| Internet-Draft | FCL for AI Training | May 2026 |
| Tayyebi | Expires 30 November 2026 | [Page] |
This document specifies a Fabric Coordination Layer (FCL) designed to stabilize data transmission in frontier-scale distributed computing fabrics. As AI training clusters scale to hundreds of thousands of accelerators and link speeds exceed 800 Gbps, traditional reactive congestion control mechanisms suffer from severe feedback-loop latency. By allocating transmission authority via a Global Token Ledger (GTL) and enforcing it through Distributed Credit-Orbit Pacing (DCOP), the FCL mitigates incast-driven buffer overflows and significantly reduces tail-latency variance, thereby maximizing Model Flops Utilization (MFU).¶
This Internet-Draft is submitted in full conformance with the provisions of BCP 78 and BCP 79.¶
Internet-Drafts are working documents of the Internet Engineering Task Force (IETF). Note that other groups may also distribute working documents as Internet-Drafts. The list of current Internet-Drafts is at https://datatracker.ietf.org/drafts/current/.¶
Internet-Drafts are draft documents valid for a maximum of six months and may be updated, replaced, or obsoleted by other documents at any time. It is inappropriate to use Internet-Drafts as reference material or to cite them other than as "work in progress."¶
This Internet-Draft will expire on 30 November 2026.¶
Copyright (c) 2026 IETF Trust and the persons identified as the document authors. All rights reserved.¶
This document is subject to BCP 78 and the IETF Trust's Legal Provisions Relating to IETF Documents (https://trustee.ietf.org/license-info) in effect on the date of publication of this document. Please review these documents carefully, as they describe your rights and restrictions with respect to this document. Code Components extracted from this document must include Revised BSD License text as described in Section 4.e of the Trust Legal Provisions and are provided without warranty as described in the Revised BSD License.¶
Modern Artificial Intelligence (AI) training workloads rely on collective communication patterns (e.g., All-Reduce, All-to-All) that generate massive, synchronized data bursts. Traditional congestion control mechanisms (e.g., ECN, PFC) are fundamentally reactive; they respond only after congestion is detected.¶
As network speeds scale to 1.6 Tbps and beyond, the physics of data transport dictate that the "Time to Overflow" (T_overflow) for a switch buffer is often shorter than the "Time to Control" (T_control) required for a pause frame or congestion notification to traverse the fabric.
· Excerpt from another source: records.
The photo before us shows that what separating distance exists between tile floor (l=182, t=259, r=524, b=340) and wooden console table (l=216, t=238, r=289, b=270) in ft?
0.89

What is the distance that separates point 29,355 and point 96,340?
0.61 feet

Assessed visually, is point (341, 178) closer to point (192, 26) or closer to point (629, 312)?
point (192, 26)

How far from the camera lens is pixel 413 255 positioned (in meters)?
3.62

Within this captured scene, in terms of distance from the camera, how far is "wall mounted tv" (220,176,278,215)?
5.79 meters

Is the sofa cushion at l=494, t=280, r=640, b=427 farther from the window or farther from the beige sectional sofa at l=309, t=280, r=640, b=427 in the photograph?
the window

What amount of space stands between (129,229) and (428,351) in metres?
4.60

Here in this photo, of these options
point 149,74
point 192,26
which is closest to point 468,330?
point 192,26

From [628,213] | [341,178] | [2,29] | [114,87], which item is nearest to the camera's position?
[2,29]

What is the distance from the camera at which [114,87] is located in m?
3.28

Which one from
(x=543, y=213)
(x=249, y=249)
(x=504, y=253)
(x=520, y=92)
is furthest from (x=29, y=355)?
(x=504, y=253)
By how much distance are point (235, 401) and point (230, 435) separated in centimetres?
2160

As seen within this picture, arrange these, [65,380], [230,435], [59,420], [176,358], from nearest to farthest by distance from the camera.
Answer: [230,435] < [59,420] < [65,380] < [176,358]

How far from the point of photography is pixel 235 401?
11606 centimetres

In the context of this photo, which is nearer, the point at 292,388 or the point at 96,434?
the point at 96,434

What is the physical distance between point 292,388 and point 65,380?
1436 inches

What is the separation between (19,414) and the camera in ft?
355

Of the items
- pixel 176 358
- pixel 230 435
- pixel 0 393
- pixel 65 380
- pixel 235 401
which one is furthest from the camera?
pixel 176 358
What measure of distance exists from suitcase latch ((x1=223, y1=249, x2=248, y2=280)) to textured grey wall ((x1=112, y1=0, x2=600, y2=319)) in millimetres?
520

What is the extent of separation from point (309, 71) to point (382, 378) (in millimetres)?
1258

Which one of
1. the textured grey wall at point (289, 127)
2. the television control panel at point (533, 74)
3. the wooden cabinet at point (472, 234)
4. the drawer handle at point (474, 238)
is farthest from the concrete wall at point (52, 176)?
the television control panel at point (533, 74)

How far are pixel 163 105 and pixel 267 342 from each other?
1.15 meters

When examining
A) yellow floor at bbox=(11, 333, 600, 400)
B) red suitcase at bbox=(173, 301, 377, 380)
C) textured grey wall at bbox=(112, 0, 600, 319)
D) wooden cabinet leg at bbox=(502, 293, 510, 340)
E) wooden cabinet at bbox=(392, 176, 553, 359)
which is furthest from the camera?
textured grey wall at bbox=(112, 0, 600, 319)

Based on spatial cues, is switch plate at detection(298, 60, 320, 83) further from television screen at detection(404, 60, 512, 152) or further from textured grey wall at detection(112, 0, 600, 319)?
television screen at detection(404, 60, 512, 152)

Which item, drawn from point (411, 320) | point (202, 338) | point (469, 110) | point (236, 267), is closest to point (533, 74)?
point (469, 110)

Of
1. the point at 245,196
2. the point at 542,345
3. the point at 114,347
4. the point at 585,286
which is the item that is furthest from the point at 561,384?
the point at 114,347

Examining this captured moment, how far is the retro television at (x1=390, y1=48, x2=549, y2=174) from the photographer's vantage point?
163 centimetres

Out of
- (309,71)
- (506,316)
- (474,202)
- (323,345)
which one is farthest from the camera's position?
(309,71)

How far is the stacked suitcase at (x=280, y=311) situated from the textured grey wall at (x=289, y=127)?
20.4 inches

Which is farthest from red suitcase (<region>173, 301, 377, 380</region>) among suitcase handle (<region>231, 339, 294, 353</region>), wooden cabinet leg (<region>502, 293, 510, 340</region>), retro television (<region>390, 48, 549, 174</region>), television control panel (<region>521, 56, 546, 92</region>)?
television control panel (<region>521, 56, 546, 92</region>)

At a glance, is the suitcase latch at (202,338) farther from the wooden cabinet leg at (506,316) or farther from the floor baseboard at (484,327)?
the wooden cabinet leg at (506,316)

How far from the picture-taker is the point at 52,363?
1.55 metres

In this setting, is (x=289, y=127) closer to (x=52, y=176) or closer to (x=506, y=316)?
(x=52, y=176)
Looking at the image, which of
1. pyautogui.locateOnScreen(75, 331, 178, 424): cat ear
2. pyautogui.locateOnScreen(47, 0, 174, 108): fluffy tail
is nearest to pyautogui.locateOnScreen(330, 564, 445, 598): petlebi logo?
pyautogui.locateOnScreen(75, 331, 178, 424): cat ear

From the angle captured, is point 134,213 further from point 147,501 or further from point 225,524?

If T_overflow <= T_control, the fabric must regulate injection prior to transmission.¶
This document introduces the Fabric Coordination Layer (FCL), comprising a Global Token Ledger (GTL) and Distributed Credit-Orbit Pacing (DCOP), which shifts the paradigm from reactive backpressure to predictive, authority-based coordination.¶
The FCL bridges upper-layer application intent with lower-layer physical constraints. It enforces a "Layered Authority Envelope" to ensure global conservation of bandwidth.¶
+---------------------------------------------------+
| FABRIC-LEVEL AUTHORITY ENVELOPE (Sum(Ai) <= Csafe)|
| Global conservation limit enforced by FCL |
+---------------------------------------------------+
|
+---------------------------------------------------+
| TENANT / JOB ENVELOPE |
| Communication epoch or checkpoint isolation |
+---------------------------------------------------+
|
+---------------------------------------------------+
| NODE / NIC ENVELOPE |
| Permit, Delay, Stagger, Borrow, Reclaim, Throttle |
+---------------------------------------------------+
|
+---------------------------------------------------+
| QUEUE / FLOW ENVELOPE |
| Hardware-enforced pacing (DCOP) |
+---------------------------------------------------+
The FCL mathematically guarantees that the sum of all active transmission authorities (Ai) never exceeds the safe physical absorption capacity (Csafe) of the fabric spine.¶
The GTL prevents incast by globally managing transmission tokens. Unlike traditional fair-share schedulers, GTL enables asymmetric reallocation. During a collective All-Reduce, a subset of nodes may be compute-bound while others are communication-bound. The GTL identifies idle nodes and temporarily aggregates their unused transmission capacity, lending it to active nodes to accelerate epoch completion without exceeding Csafe.¶
DCOP serves as the enforcement arm of the FCL, operating within the physical hardware (SmartNIC or DPU) to achieve nanosecond-scale precision.¶
When a node's local transmission demand exceeds its local capacity, DCOP queries the GTL. If capacity is available, DCOP triggers a single-clock cycle Read-Modify-Write (RMW) operation within the NIC's SRAM. This executes an atomic swap of credits from the GTL Peer Map to the local Transmit Pipeline, allowing burst rates that safely exceed nominal link rates without relying on reactive drop signals.¶
Because transmission authority represents physical fabric bandwidth, the GTL must be secured against token spoofing and unauthorized harvesting. Implementations MUST utilize hardware-rooted cryptographic signatures for inter-node authority transfers to prevent malicious tenants from executing denial-of-service (DoS) attacks via bandwidth starvation.¶
This memo includes no request to IANA.¶